Copy out the records precisely, omitting pictures.

**Data entries**
______________________________
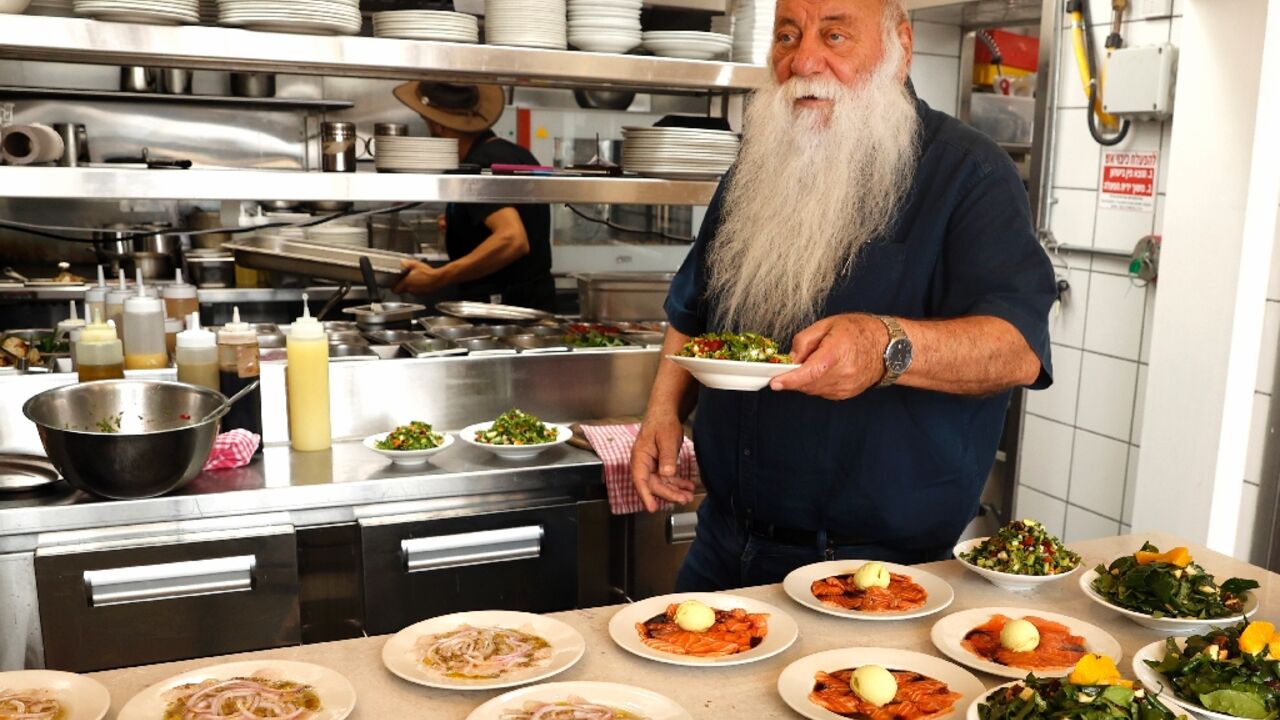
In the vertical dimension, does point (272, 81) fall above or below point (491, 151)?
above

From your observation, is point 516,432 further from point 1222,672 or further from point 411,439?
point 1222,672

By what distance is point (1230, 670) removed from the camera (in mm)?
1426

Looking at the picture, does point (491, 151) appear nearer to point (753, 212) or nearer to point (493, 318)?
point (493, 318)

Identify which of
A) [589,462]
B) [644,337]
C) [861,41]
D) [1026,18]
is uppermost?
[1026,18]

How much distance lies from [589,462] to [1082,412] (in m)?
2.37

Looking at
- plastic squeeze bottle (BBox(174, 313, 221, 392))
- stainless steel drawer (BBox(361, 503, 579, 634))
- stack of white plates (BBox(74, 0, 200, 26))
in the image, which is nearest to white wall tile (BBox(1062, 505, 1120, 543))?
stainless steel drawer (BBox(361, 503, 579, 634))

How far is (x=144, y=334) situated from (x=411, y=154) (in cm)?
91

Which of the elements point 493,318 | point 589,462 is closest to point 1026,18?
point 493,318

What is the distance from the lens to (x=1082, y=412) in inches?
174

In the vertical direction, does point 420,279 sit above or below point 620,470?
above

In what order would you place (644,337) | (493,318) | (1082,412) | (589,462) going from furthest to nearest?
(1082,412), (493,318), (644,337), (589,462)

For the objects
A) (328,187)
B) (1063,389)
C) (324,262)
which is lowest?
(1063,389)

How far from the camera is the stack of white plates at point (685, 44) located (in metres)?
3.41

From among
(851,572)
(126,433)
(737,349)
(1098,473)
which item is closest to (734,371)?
______________________________
**Problem solution**
In the vertical dimension, does point (272, 81) fall above or below point (491, 151)?
above

From your observation, is point 516,432 further from point 1222,672 or further from point 411,439?
point 1222,672

By what distance is point (1230, 670) removed from the camera (in mm)?
1426

Looking at the picture, does point (491, 151) appear nearer to point (753, 212) or nearer to point (493, 318)?
point (493, 318)

Identify which of
A) [589,462]
B) [644,337]
C) [861,41]
D) [1026,18]
is uppermost?
[1026,18]

How much distance lies from [589,462] to [1082,412] (in m)?
2.37

Looking at
- plastic squeeze bottle (BBox(174, 313, 221, 392))
- stainless steel drawer (BBox(361, 503, 579, 634))
- stack of white plates (BBox(74, 0, 200, 26))
in the image, which is nearest to white wall tile (BBox(1062, 505, 1120, 543))?
stainless steel drawer (BBox(361, 503, 579, 634))

How far is (x=144, y=334) situated from (x=411, y=154) (in cm)?
91

Which of the elements point 493,318 | point 589,462 is closest to point 1026,18?
point 493,318

What is the distance from the lens to (x=1082, y=412) in inches?
174

In the vertical direction, does point 420,279 sit above or below point 620,470?
above

In what order would you place (644,337) | (493,318) | (1082,412) | (589,462) going from furthest to nearest?
(1082,412), (493,318), (644,337), (589,462)

For the objects
A) (328,187)
B) (1063,389)
C) (324,262)
which is lowest?
(1063,389)

How far from the camera is the stack of white plates at point (685, 44) located (in metres)?
3.41

From among
(851,572)
(126,433)
(737,349)
(1098,473)
which item is closest to (734,371)?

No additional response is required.